Speaking of that community, if this all feels overwhelming, talk to those other parents of multiples. At the very least, they will reassure you that there are lots of ways to make it all work.
5. Stay flexible.
You were determined to breastfeed? Swore your children would always sleep in their cribs? Everyone told you that you had to have the babies on the same schedule? But now that you have multiple newborns at home, it isn’t working for you. What are you doing wrong? Probably nothing. Caring for more than one newborn at a time is hard. And all babies have their own personalities. And all families have their own set of circumstances.
The most important guideline for a family preparing for multiples is: Do what works for your family. Then ignore unhelpful advice.
As La Leche League tells parents, “You’ll see things you like and things you don’t like. Try what you like and leave the rest.” Also, fight the urge to compare your babies or your parenting or your life to anyone else’s. There will always be families that seem to have it more together than yours does.
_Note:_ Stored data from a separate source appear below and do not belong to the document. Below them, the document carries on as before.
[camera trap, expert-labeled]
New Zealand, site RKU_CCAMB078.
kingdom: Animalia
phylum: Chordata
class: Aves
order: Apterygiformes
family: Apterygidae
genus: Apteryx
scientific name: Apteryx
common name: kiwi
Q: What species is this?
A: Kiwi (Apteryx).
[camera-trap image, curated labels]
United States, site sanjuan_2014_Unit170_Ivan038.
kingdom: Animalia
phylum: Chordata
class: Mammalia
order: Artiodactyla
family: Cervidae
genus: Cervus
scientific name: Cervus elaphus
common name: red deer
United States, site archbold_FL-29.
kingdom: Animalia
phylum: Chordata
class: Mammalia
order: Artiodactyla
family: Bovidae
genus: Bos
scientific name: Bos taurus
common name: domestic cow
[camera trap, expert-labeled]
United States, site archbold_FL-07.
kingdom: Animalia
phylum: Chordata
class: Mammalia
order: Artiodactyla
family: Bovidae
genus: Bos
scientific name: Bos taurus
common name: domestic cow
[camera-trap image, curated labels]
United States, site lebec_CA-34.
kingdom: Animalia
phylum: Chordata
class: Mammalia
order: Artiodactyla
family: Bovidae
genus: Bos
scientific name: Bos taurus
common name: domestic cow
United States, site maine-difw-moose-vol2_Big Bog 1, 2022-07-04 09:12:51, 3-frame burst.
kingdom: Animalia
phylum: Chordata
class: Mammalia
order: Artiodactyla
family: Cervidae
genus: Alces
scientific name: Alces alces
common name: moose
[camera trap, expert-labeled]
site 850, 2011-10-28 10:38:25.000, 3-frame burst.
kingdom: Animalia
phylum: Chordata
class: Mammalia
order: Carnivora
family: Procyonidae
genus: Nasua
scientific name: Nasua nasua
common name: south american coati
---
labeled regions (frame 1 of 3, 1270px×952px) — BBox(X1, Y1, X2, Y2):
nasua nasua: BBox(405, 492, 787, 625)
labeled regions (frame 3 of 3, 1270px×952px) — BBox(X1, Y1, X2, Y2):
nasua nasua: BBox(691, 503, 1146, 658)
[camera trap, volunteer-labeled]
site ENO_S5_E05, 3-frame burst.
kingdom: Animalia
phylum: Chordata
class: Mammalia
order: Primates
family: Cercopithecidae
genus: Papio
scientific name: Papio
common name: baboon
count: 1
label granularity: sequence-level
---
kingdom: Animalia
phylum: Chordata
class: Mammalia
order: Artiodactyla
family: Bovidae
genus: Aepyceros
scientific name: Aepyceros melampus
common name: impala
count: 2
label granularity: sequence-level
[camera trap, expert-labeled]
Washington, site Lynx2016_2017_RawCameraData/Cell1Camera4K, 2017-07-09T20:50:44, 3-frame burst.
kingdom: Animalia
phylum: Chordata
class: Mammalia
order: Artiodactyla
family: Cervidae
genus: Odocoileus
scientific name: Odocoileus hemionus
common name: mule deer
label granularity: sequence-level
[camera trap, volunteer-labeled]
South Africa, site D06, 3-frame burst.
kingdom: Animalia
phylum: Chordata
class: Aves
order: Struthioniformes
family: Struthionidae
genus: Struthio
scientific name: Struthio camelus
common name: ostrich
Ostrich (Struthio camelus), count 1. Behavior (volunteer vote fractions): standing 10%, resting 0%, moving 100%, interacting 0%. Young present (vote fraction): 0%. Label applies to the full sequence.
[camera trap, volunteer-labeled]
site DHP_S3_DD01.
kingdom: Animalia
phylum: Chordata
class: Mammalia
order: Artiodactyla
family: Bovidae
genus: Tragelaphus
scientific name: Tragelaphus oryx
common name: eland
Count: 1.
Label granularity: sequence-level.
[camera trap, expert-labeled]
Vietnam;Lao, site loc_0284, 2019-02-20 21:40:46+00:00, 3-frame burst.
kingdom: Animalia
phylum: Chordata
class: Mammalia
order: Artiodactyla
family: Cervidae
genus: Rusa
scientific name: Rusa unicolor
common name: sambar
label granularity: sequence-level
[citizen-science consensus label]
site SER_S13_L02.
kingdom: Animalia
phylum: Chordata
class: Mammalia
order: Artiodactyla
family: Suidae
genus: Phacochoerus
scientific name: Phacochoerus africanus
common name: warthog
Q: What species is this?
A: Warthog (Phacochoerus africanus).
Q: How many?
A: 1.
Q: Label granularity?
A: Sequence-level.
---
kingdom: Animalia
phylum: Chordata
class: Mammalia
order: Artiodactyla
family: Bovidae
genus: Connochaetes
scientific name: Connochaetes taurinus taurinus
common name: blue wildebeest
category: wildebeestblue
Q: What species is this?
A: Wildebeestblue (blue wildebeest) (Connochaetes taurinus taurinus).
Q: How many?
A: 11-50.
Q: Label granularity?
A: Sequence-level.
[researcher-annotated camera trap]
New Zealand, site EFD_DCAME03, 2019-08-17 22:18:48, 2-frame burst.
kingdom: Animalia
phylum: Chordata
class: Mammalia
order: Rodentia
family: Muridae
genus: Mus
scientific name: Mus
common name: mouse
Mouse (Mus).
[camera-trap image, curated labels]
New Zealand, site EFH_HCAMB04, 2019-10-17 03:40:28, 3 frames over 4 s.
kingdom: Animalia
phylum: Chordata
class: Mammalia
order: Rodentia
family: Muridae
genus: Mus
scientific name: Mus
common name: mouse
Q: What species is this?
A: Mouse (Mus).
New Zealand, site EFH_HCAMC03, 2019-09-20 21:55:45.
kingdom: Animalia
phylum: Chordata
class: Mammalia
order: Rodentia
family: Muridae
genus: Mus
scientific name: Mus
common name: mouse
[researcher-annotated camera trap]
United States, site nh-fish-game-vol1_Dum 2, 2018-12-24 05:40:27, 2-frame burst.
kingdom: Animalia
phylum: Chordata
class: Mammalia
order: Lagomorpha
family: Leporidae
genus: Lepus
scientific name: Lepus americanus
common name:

As Jill Churchill says, “There is no way to be a perfect mother and a million ways to be a good one.”
Truthfully, the first year of your multiples’ life is likely to be hard. On especially tough days remember that having multiples is not just exhausting; it is also amazing. Many seasoned parents of multiples will tell you about the magical connection their babies have. Think about the joy you will have watching this connection development as your babies grow.
But also, remember you don’t have to love every minute. Sometimes you just get through it. You aren’t alone! You can do this.